Codecs are often employed for compression/decompression of information such as audio and video data for efficient transmission over bandwidth-limited communication channels.
In particular, there is a high market need to transmit and store audio signals at low bit rates while maintaining high audio quality. For example, in cases where transmission resources or storage is limited low bit rate operation is an essential cost factor. This is typically the case, for example, in streaming and messaging applications in mobile communication systems.
A general example of an audio transmission system using audio encoding and decoding is schematically illustrated in
An audio signal can be considered quasi-stationary, i.e. stationary for short time periods. For example, a transform-based audio codec divides the signal into short time periods, frames, and relies on the quasi-stationarity to achieve efficient compression.
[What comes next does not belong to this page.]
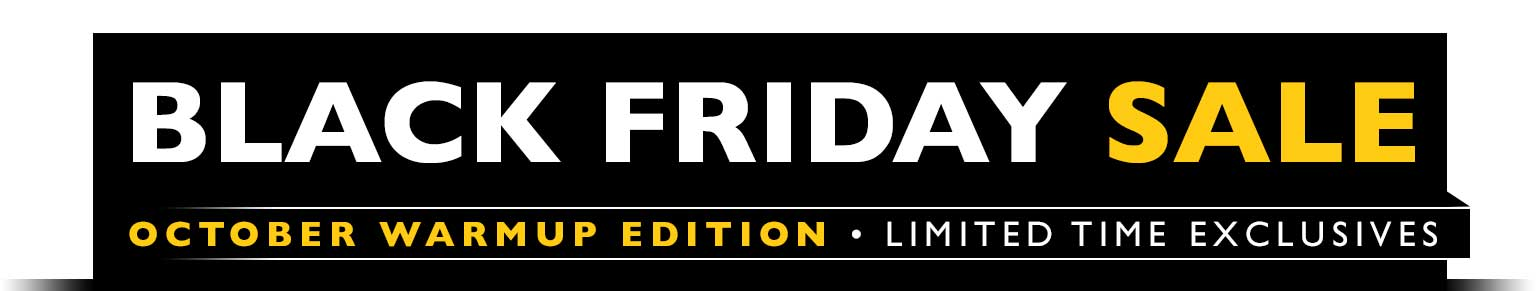 October Warmup Edition: the 72 Hour Black Friday Sale is BACK at the Heartland.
The audio signal may contain a number of rapid changes in frequency spectrum or amplitude, so called transients. It is desirable to detect these transients such that the audio codec can take proper actions to avoid the audible artifacts that transients may cause in for example transform-based audio codecs (for example the pre-echo effect; i.e. quantization noise spread in time).
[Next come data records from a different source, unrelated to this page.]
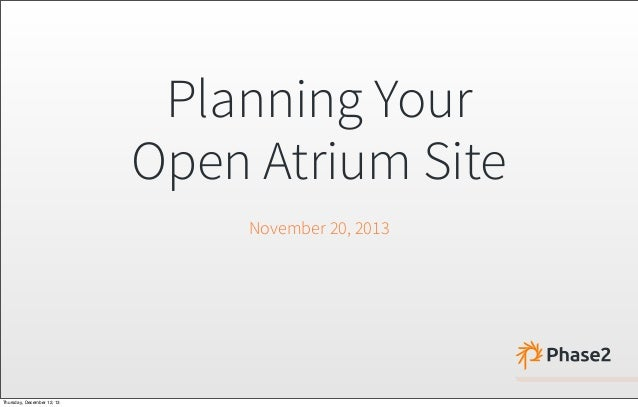 Planning Your Open Atrium Site November 20, 2013 Thursday, December 12, 13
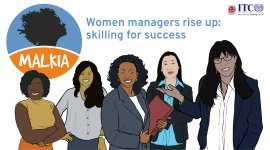 Malkia - Women managers rise up: skilling for success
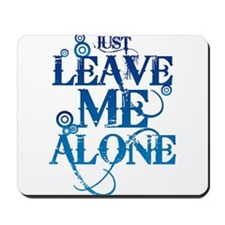 Teenagers attitude - Just Leave Me Alone Mousepad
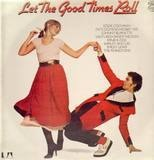 Let the good times roll - Eddie Cochran, Fats Domino a.o.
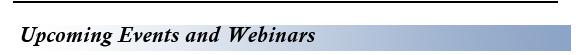 Upcoming Events and Webinars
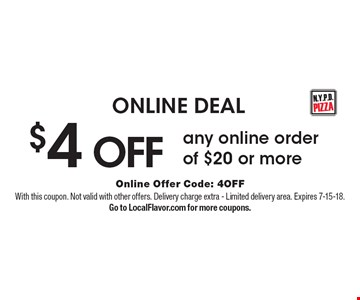 ONLINE DEAL $4 OFF any online order of $20 or more. Online Offer Code: 4OFF With this coupon. Not valid with other offers. Delivery charge extra - Limited delivery area. Expires 7-15-18. Go to LocalFlavor.com for more coupons.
For this reason a transient detector is used in connection with the audio codec. The transient detector analyzes the audio signal and is responsible for signaling detected transients to the encoder. There are transient detectors operating in the time-domain as well as transient detectors operating in the frequency-domain.
For example, a transient detector is commonly included into audio codecs as the input to the window switching module [1, 2].
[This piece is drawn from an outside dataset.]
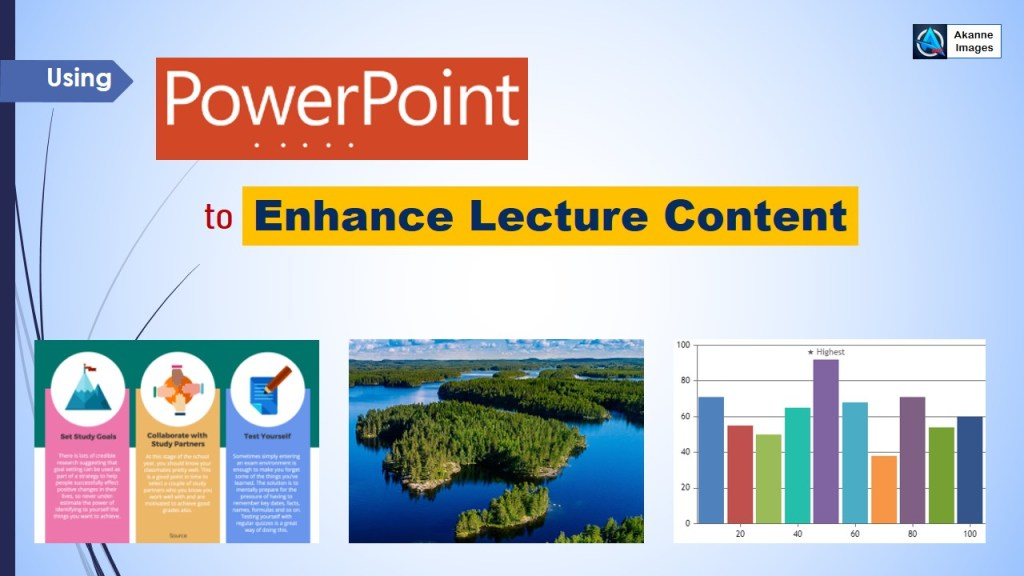 Enhance Lecture Content in PowerPoint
However, there is a general demand for more efficient audio encoding and improved mechanisms and realizations for supporting audio encoding including transient detectors.
It is a general object of the present invention to provide an improved transient detector operating on an audio signal.
It is also an object to provide a method for supporting encoding of an audio signal.
These and other objects are met by the invention as defined by the accompanying patent claims.
The inventors have recognized that when transient detection is performed in the time domain and the codec operates based on a lapped transform, a transient in a given frame will also affect the encoding of a following frame. A basic idea of the invention is therefore to provide a transient detector which analyzes a given frame n of the input audio signal to determine, based on audio signal characteristics of the given frame n, a transient hangover indicator for a following frame n+1, and signals the determined transient hangover indicator to an associated audio encoder to enable proper encoding of the following frame n+1.
Preferably, when the audio signal characteristics of frame n includes characteristics representative of a transient the transient detector determines a transient hangover indicator indicating a transient for the following frame n+1.
In practice, it is thus possible to configure the transient detector in such a way that if a transient is detected and signaled to the codec for a current frame, the transient detector will also signal a transient hangover that is relevant for the following frame.
In this way it can be ensured that proper encoding actions are taken, when the codec operates based on a lapped transform, also for the following frame.
The invention covers both a transient detector and a method for supporting encoding of an audio signal.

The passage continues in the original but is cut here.